My parents were living by the river in Chicago and, after less than a year there, our relationship had begun to dissolve, the path being paved for the lack of contact we have today. But in the face of the WTC attacks, and the realization that: 1) my parents used to live in the shadow of the towers and 2) that maybe all big cities were on notice, even Chicago, we had to put our negative feelings aside and get them to the suburbs. We did.

I can't remember if the traders got together the next day, but there were meetings to discuss positions and what would happen to the firm whenever the markets reopened. I remember driving into the city and looking up at the Sears Tower with dread. In Murnau's silent classic, The Last Laugh, Emil Jannings is a hotel doorman who loses his job and all the haughtiness and prestige that came with it. As he unravels, he dreams that the buildings are falling on him. That's what I saw as I drove through the canyons of the Loop.

The Friday birthday party was now both anti-climactic and troublesome. One friend lost a good pal in the attack and was in no mood to come. Others were set to be out of town but couldn't fly out.

And the Memphis barbecue? It was cancelled as the boxes of ribs and brisket couldn't fly north to Illinois.
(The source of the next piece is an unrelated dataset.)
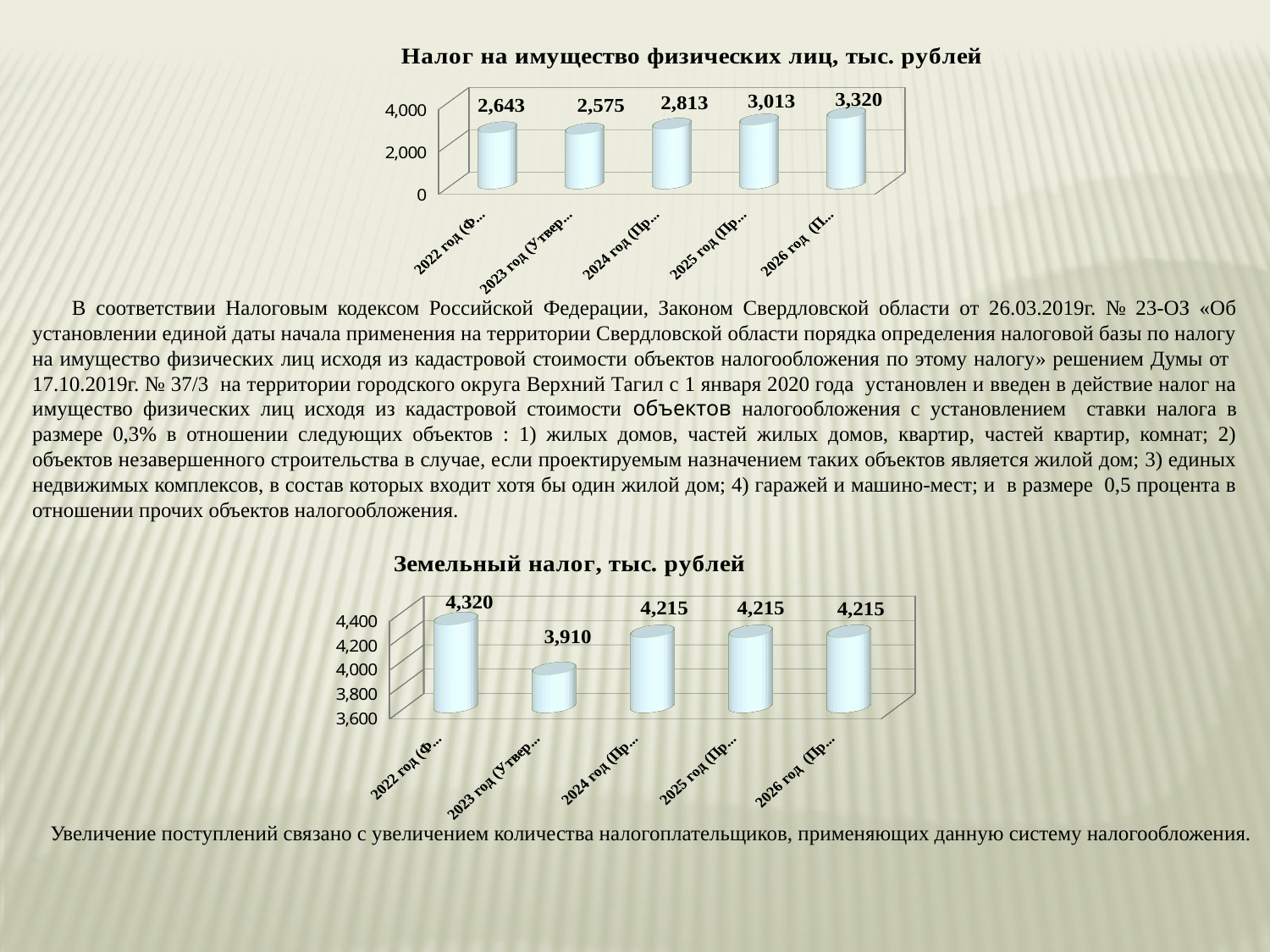
In the chart titled 'Земельный налог, тыс. рублей', what is the value for 2022 год? 4,320 In the chart titled 'Налог на имущество физических лиц, тыс. рублей', which year has the highest value? 2026 год In the chart titled 'Налог на имущество физических лиц, тыс. рублей', how many bars are plotted? 5 In the chart titled 'Налог на имущество физических лиц, тыс. рублей', what is the difference between the values for 2026 год and 2025 год? 307 In the chart titled 'Земельный налог, тыс. рублей', is the value for 2024 год larger or smaller than the value for 2023 год? larger In the chart titled 'Земельный налог, тыс. рублей', what is the value for 2023 год? 3,910 In the chart titled 'Земельный налог, тыс. рублей', what is the difference between the values for 2022 год and 2023 год? 410 In the chart titled 'Налог на имущество физических лиц, тыс. рублей', which year has the lowest value? 2023 год In the chart titled 'Налог на имущество физических лиц, тыс. рублей', what is the value for 2026 год? 3,320 In the chart titled 'Налог на имущество физических лиц, тыс. рублей', what is the value for 2022 год? 2,643 In the chart titled 'Земельный налог, тыс. рублей', which year has the highest value? 2022 год What kind of chart is the chart titled 'Земельный налог, тыс. рублей'? bar chart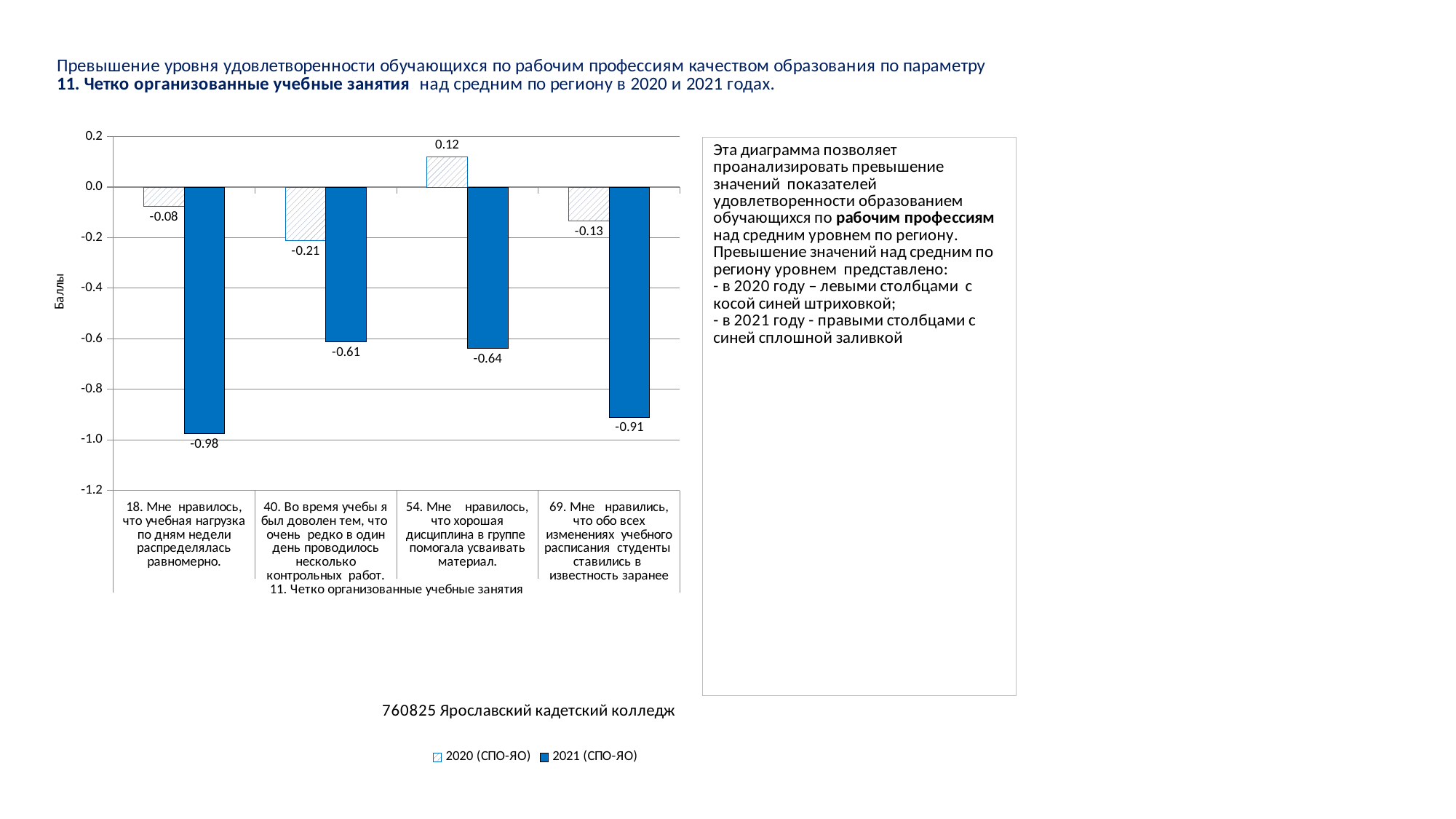
What is the 2020 (СПО-ЯО) value for question 54 (Мне нравилось, что хорошая дисциплина в группе помогала усваивать материал)? 0.12 Which category has the highest 2020 (СПО-ЯО) value? 54. Мне нравилось, что хорошая дисциплина в группе помогала усваивать материал. Which is larger for question 69: the 2020 (СПО-ЯО) value or the 2021 (СПО-ЯО) value? 2020 (СПО-ЯО) What is the 2021 (СПО-ЯО) value for question 18 (Мне нравилось, что учебная нагрузка по дням недели распределялась равномерно)? -0.98 What is the label of the y axis? Баллы How many categories (questions) are shown on the x axis? 4 What type of chart is shown on the slide? bar chart What is the 2021 (СПО-ЯО) value for question 69 (Мне нравились, что обо всех изменениях учебного расписания студенты ставились в известность заранее)? -0.91 What is the difference between the 2020 and 2021 values for question 54? 0.76 What is the 2020 (СПО-ЯО) value for question 40 (Во время учебы я был доволен тем, что очень редко в один день проводилось несколько контрольных работ)? -0.21 How many series does the legend list? 2 Which category has the lowest 2021 (СПО-ЯО) value? 18. Мне нравилось, что учебная нагрузка по дням недели распределялась равномерно.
Karen luckily turned to Hecky's in Evanston who, on short notice, could fill our order.

When Friday night came, all our friends showed up. Surrounded by delicious food, the sound of blues and Chuck Berry in the air, and the comfort of good people, the birthday party morphed into hours of therapy through love and laughter. It didn't make everything all right, but it helped.

The week that started joyfully ended bittersweet, to put it mildly. And it set into motion the life changes we were to start one year later, buying a house in Cooperstown, moving full time, resetting our priorities and putting our family first. At work, I talked to a lot a guys at Cantor Fitzgerald, traders who I never met but interacted with every day. They were all dead, just like that. If I was going to go tomorrow, I wasn't going to leave this Earth after my daily commute, worried about my options position. I was going to go after a day with my wife and kids. I've lived every day with that as my goal. No regrets.